Written exercise: Quote the lines below exactly, starting with the line that contains "What is the positional" and continuing down through the line that contains "(134,407), (140,302), (303,382), (282,86)", both included.

---------------

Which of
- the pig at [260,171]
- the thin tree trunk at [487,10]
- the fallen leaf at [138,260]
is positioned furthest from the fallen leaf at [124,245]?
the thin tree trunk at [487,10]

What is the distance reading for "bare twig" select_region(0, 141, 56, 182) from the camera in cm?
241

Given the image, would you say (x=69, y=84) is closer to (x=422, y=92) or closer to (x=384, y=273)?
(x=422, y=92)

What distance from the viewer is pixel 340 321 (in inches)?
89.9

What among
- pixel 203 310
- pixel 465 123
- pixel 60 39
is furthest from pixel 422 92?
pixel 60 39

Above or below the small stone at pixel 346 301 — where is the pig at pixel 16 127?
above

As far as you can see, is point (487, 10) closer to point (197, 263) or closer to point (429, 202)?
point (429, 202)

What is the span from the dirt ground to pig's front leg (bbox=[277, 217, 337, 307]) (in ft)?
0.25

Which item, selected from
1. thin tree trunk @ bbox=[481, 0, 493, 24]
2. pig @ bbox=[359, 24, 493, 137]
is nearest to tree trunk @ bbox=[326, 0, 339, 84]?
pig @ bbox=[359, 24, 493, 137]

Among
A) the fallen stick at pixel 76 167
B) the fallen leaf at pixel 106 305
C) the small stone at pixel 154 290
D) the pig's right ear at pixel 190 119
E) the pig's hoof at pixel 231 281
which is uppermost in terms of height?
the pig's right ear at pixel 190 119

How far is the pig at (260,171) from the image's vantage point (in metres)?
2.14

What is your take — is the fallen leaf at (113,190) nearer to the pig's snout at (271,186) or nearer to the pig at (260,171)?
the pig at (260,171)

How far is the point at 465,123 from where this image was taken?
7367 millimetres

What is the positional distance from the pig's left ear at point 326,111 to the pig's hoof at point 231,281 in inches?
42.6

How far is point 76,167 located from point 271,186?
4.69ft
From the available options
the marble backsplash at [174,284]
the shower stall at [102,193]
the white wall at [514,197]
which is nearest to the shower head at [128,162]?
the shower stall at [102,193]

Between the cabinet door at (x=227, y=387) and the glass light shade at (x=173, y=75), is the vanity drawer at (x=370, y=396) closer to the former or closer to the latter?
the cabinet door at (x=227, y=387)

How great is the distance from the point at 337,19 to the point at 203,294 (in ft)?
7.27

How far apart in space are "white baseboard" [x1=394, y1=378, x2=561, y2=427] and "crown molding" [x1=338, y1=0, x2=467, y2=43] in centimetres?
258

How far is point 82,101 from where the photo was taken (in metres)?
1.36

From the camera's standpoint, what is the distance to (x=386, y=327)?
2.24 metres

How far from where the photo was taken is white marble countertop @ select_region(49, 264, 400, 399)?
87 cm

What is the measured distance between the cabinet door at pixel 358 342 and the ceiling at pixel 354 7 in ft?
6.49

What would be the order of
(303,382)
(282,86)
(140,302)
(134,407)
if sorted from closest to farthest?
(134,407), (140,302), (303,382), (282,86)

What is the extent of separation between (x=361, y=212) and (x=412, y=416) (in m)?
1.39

---------------

The output:
What is the positional distance from the pig's left ear at point 326,111 to the pig's hoof at point 231,281 in inches?
42.6

How far is point 76,167 located from point 271,186?
4.69ft
From the available options
the marble backsplash at [174,284]
the shower stall at [102,193]
the white wall at [514,197]
which is nearest to the shower head at [128,162]?
the shower stall at [102,193]

Between the cabinet door at (x=227, y=387) and the glass light shade at (x=173, y=75), is the vanity drawer at (x=370, y=396) closer to the former or closer to the latter?
the cabinet door at (x=227, y=387)

How great is the distance from the point at 337,19 to the point at 203,294 (in ft)?
7.27

How far apart in space are "white baseboard" [x1=394, y1=378, x2=561, y2=427] and "crown molding" [x1=338, y1=0, x2=467, y2=43] in centimetres?
258

How far is point 82,101 from where the photo was taken (in metres)?
1.36

From the camera's standpoint, what is the distance to (x=386, y=327)?
2.24 metres

How far from where the photo was taken is white marble countertop @ select_region(49, 264, 400, 399)?
87 cm

What is the measured distance between the cabinet door at pixel 358 342 and the ceiling at pixel 354 7 in ft?
6.49

What would be the order of
(303,382)
(282,86)
(140,302)
(134,407)
if sorted from closest to farthest?
(134,407), (140,302), (303,382), (282,86)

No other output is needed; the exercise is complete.